The Christmas spirit was alive and well at Waterstone Community Church on Friday night as families of children with special needs gathered for activities, stories, gifts, a visit from Santa and more.


The Chatfield Senior High School jazz band played Christmas tunes as the kids, their parents and volunteers enjoyed the games and crafts.

Teri Fous, a hairdresser in Littleton, is the mastermind of this controlled chaos — and she moved among the tables and rooms dressed as Cindy Lou Who from Dr. Seuss’ “The Grinch.”

Fous started a clothing charity five years ago called the Satriano Project. When she heard that another nonprofit, Night Lights, didn’t have a holiday party for the special needs clients it serves, she stepped in.

Night Lights hosts an evening each month for the children, where each child is paired one-on-one with volunteers, so parents can have a night out.

But at this event, parents stuck around because they had work to do while the kids had fun. Parents were in rooms, selecting donated items for stockings and gifts.

Donna Loomis, aka Mrs. Claus, supervised the gift room because all of the gifts were donated through St. Nicks Ministries, a nonprofit that she, her husband and family have been running for 30 years.

She started the nonprofit when her children were teens as a way to show them the gratification of giving to others. Now, 30 years later, the volunteers shop for toys, school supplies, clothing and other items to help children in need.

Volunteer Elizabeth Hardesty wrapped a huge box, determined to conquer the gift wrapping. She said she enjoyed helping St. Nicks Ministries because the organization had helped her and her family out.

In the main room, children listened to books, did crafts, had snowball fights with cotton batting and baked cookies – sort of. They rolled out dough, put the unbaked cookies into the magic oven, and voila, baked cookies appeared out of the oven.

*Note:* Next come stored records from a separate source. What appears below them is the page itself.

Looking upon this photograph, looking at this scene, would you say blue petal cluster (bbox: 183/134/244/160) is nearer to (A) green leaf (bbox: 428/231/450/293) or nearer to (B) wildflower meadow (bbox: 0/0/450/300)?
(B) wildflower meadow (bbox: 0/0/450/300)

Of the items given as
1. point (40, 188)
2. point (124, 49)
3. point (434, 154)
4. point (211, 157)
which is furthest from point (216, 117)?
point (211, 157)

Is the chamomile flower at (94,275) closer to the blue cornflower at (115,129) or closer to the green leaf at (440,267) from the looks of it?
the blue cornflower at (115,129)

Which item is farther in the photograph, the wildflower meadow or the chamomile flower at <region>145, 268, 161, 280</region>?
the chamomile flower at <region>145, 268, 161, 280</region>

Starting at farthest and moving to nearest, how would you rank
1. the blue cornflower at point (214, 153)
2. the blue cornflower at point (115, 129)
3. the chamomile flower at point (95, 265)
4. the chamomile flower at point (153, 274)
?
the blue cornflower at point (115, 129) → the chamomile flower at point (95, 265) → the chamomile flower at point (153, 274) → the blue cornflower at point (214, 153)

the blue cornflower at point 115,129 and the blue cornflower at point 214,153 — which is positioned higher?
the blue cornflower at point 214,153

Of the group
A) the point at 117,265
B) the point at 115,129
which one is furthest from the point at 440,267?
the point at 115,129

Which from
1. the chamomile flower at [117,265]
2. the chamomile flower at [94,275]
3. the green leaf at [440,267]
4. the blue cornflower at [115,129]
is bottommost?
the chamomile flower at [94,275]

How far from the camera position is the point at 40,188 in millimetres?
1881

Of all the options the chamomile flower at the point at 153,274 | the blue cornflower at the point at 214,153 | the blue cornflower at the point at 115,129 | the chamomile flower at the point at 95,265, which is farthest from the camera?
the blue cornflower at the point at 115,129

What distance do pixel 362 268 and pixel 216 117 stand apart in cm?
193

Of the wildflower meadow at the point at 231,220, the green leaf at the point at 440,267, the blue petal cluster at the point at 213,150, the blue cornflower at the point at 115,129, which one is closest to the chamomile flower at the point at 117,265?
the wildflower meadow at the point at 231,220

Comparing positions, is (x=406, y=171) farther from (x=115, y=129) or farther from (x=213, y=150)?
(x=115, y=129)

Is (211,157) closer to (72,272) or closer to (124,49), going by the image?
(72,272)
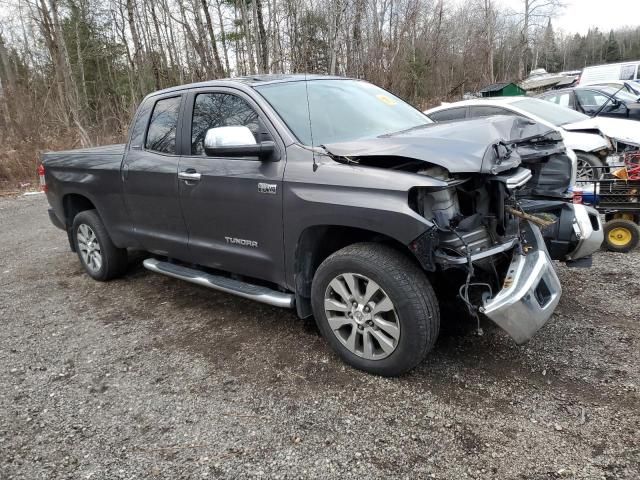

Then they went to the decorating station to collect frosting and decorations to complete their cookies.

Volunteer Lori Parks enjoyed helping with the magic oven, saying she had known Fous since high school, so she was happy to help out.

Teacher Marcie Weibler was stationed at the book-reading booth, and before children arrived, her audience consisted of a few stuffed friends: the Grinch, his dog Max and a teddy bear. But she was undaunted.

“This is awesome,” she said. “I like to do things like this.”

She also attended to support her son, Peyton, 11, who is the head of the Mortensen Elementary Student Council. A half-dozen Mortensen student council members volunteered at the event.

“We’re helping kids with special needs,” Peyton explained, “so they can have fun.”